# Function profiling
* When is function level profiling appropriate?
* How can `cProfile` and `snakeviz` tools be used to profile a Python program?
* How are the outputs from function level profiling interpreted?

### Software is usually made up of a hierarchy of function calls:
* Some written by the developer

* Others from the standard library or third-party packages

#### `Function-level profiling` shows where time is being spent in functions.
* It counts how many times each function is called
  
* It measures total time spent in each function, including and excluding child function calls
This helps quickly find functions that take up a large share of the runtime.

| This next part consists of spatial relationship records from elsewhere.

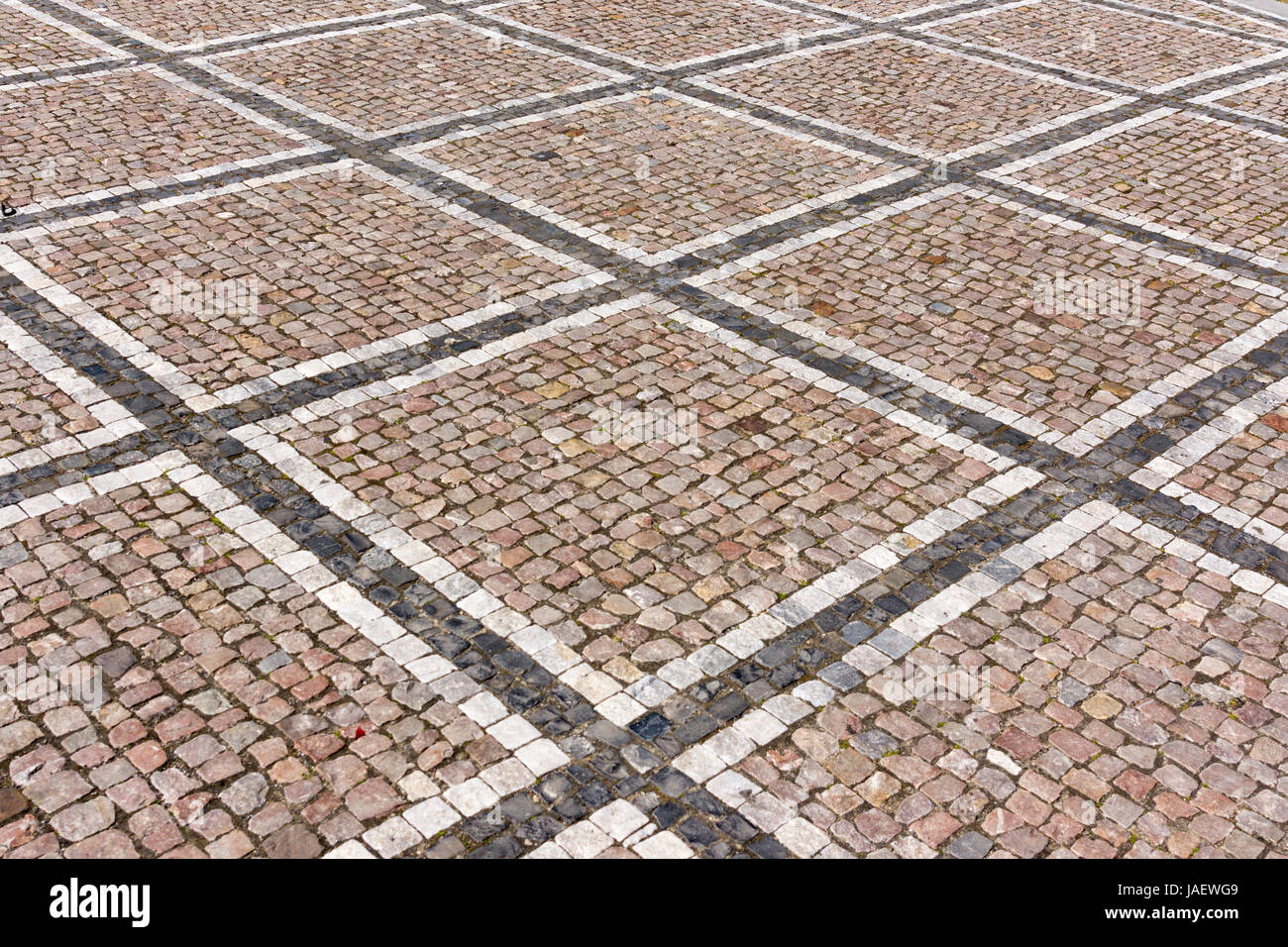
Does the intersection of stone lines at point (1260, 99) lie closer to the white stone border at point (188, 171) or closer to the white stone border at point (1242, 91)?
the white stone border at point (1242, 91)

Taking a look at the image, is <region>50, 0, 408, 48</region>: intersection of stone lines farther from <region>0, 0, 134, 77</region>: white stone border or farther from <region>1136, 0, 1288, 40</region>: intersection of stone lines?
<region>1136, 0, 1288, 40</region>: intersection of stone lines

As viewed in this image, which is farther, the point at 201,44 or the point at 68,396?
the point at 201,44

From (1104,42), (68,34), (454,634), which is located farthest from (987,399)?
(68,34)

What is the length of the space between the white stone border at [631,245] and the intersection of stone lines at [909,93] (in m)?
0.64

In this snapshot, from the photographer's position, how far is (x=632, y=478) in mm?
8281

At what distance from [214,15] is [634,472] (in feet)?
39.9

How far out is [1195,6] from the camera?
1928cm

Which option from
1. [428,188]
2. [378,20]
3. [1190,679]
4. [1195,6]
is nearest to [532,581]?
[1190,679]

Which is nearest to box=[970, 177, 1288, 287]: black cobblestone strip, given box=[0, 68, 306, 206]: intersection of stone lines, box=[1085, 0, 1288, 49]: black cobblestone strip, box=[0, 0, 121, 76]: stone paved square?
box=[0, 68, 306, 206]: intersection of stone lines

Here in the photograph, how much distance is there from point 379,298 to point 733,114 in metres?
5.86

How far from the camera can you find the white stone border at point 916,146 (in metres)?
13.6

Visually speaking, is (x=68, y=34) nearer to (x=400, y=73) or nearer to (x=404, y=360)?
(x=400, y=73)

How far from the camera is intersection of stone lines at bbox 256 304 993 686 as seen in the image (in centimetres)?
729

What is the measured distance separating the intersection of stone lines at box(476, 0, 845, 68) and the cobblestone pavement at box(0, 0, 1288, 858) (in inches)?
Result: 72.6
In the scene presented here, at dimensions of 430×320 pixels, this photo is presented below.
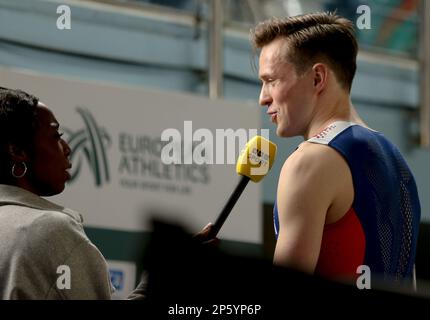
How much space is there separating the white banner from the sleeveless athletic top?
358 cm

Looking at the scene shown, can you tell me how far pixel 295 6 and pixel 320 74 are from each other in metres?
4.40

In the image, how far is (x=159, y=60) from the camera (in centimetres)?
663

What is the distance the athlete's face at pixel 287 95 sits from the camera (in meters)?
2.30

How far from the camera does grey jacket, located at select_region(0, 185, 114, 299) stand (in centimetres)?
204

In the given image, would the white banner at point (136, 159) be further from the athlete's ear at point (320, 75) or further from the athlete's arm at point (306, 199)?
the athlete's arm at point (306, 199)

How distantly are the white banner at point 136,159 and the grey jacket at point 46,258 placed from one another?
3649 mm

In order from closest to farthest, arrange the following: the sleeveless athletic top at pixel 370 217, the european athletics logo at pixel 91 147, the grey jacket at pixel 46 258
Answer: the grey jacket at pixel 46 258 → the sleeveless athletic top at pixel 370 217 → the european athletics logo at pixel 91 147

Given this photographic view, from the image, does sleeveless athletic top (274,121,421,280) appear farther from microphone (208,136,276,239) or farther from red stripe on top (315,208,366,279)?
microphone (208,136,276,239)

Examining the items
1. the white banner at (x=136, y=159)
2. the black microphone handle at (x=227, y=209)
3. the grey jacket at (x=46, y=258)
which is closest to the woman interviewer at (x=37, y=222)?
the grey jacket at (x=46, y=258)

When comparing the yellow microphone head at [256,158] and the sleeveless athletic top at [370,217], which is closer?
the sleeveless athletic top at [370,217]

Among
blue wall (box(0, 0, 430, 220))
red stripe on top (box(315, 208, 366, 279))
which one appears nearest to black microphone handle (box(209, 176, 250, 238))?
red stripe on top (box(315, 208, 366, 279))

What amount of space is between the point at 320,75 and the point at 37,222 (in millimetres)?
662

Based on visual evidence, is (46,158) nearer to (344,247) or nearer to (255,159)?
(255,159)

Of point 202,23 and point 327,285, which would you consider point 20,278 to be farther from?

#### In this episode, we will:

* Use the function-level profiler `cProfile`

* Visualise the output with `snakeviz`

* Learn how to interpret the results

In [7]:
# ![title](stack.png)

# What is a Call Stack?
* A Last-in-first-out queue
* It keeps track of function calls and their associated variables
* Info is kept as long as the functions are active, i.e., still running

Example of a function call stack using traceback package

In [None]:
import traceback

def a():
    b1()
    b2()
    
def b1():
    pass
    
def b2():
    c()
    
def c():
    traceback.print_stack()

a()

#  File "/var/folders/s0/2zsybdkd50s2xdxzyg37j4611m1b1l/T/ipykernel_16681/3225044458.py", line 16, in <module>
#    a()
#  File "/var/folders/s0/2zsybdkd50s2xdxzyg37j4611m1b1l/T/ipykernel_16681/3225044458.py", line 5, in a
#    b2()
#  File "/var/folders/s0/2zsybdkd50s2xdxzyg37j4611m1b1l/T/ipykernel_16681/3225044458.py", line 11, in b2
#    c()
#  File "/var/folders/s0/2zsybdkd50s2xdxzyg37j4611m1b1l/T/ipykernel_16681/3225044458.py", line 14, in c
#    traceback.print_stack()

The stack trace shows the filename and line number of each function call.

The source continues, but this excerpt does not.